The Tribune

Govt was oblivious of public anger for too long in governance, what matters most is public perception. Ministers must not only be honest but also perceived to be so. Right now, quite the opposite is true CounterPoint Amar Chandel


IT is said that when a pigeon sees a cat, it simply closes its eyes instead of flying off. Since the cat is not visible to it with eyes closed, it feels smug that the danger has receded.


The government did something quite similar in the face of the rising public revulsion over the omnipresent corruption and ignored it for too long. It thought that the voices of protests were just storms in teacups which could be easily ignored, or, better still, suppressed through tried and tested strong-arm tactics. That is why it came to the stage where it had to eat crow on the Anna Hazare issue. Drunk on power, its leading lights ensconced in bungalows in Lutyen's Delhi never realised that Anna was only a symbol of the public anger. If it would silence his voice, somebody else would take his place.


Worse than unleashing the police might against him was the vilification campaign. Manish Tiwari's fulmination that he was corrupt from head to toe was the ideal oil to the fire. The aggression proved counter-productive and helped broaden the protests, which otherwise might have been far less severe.


Had the government been upright, this might have passed off as "firmness". But at the hands of the mega scam-tainted UPA government, it was only seen as haughtiness, which proved to be its undoing.


'Empire strikes back'


Ironically, there is a pattern to this "Empire Strikes Back" syndrome. All sort of enquiries are started against those who dare to say that the government is corrupt. Ramdev was a saint till he protested. Even Lalit Modi was fine till he blew the whistle on minister Shashi Tharoor in the IPL imbroglio. The message that went out loud and clear was that if anyone dared to protest against corruption in the government, he himself would be hauled over coals. If Anna Hazare's fast was blackmail, so was this tit for tat, and helped in adding indignation to public anger.


The government made another tactical error. What was revulsion towards the politicians in general was allowed to be focused on the government alone by keeping away the opposition parties from the preliminary negotiations with Team Anna on the Bill. No party can claim to be squeaking clean but the ill-thought-out policy of the government gave them a chance to strike a holier-than-thou attitude. Not only that, it brought almost the entire Opposition together. The more the government shouted that the campaign was an opposition conspiracy, the more isolated it found itself.


Even now, it is not too late to realise that corruption by a government functionary is the fountain-head of all corruption. When a minister takes his 10 per cent (if not more), he is giving an open general licence to the contractor to use substandard material. When a bureaucrat takes money on the sly for appointments and postings, he is making all his subordinates employ unfair means.


The public is in a cleft-stick and one has to shell out money even to get what is one's right. While the common man who is forced to pay a tidy sum to get his revenue record or driving licence or ration card in time is given sermons that he should be honest, hardly anything is done to those who demand and accept this bribe. Ironically, he is told that he is equally culpable. That is adding insult to injury.


Scratching the surface


When a man has to pay bribes even to get his due, he is encouraged to curry special favours from government functionaries by offering illegal gratification.

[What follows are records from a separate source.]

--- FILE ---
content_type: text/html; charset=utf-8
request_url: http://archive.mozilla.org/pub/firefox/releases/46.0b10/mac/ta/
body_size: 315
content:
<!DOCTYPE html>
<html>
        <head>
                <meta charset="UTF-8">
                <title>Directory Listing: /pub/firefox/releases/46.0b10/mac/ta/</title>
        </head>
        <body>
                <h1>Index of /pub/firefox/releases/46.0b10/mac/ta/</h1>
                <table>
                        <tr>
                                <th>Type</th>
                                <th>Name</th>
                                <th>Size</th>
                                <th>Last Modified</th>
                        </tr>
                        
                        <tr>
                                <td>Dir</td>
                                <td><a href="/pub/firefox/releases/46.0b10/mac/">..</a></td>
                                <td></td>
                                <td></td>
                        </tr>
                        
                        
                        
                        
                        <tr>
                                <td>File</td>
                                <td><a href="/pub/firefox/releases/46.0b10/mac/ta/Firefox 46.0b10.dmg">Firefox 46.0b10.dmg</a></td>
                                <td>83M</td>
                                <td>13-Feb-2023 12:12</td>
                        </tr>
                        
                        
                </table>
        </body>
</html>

A few cases of action against corrupt officials are cited as the shining examples of a clean-up drive. Given the size of the country and the extent of corruption, these do not even constitute the scratching of the surface. In any case, even the action against men like Kalmadi and Raja came about after nationwide hue and cry.


In governance, what matters most is public perception. Ministers must not only be honest but also perceived to be so. Right now, quite the opposite is true. So many politicians have gone from rags to riches in such a short time that the entire class stands discredited in the public eye. The situation has deteriorated to such an extent that Mr Manmohan Singh's legendary honesty is being seen as no more than a mask behind which various ministers are looting the country. This image can be salvaged only through genuine action on the ground, not by unleashing legal eagles on the likes of Anna Hazare.


The Jan Lokpal Bill may have many flaws. Perhaps it is not the answer to the problem of corruption in the country. Anna Hazare's fast may amount to "blackmail". But what cannot be lost sight of is that it came after a never-ending cycle of scams, scandals and corruption.


The government should have seized the initiative with an even more potent Bill of its own, and made Team Anna redundant in the process. Instead, it came up with a hopelessly diluted "Jokepal Bill" and ended up smearing its own face with the accusation that it was going all out to protect the wrong-doers.


The UPA should consider itself lucky that the protests are being spearheaded by Gandhian crusaders. If it continues to sideline them, there is a very real danger of the movement passing into the hands of the people who have no respect for non-violent means. That is a possibility which every right-thinking person should be frightened of.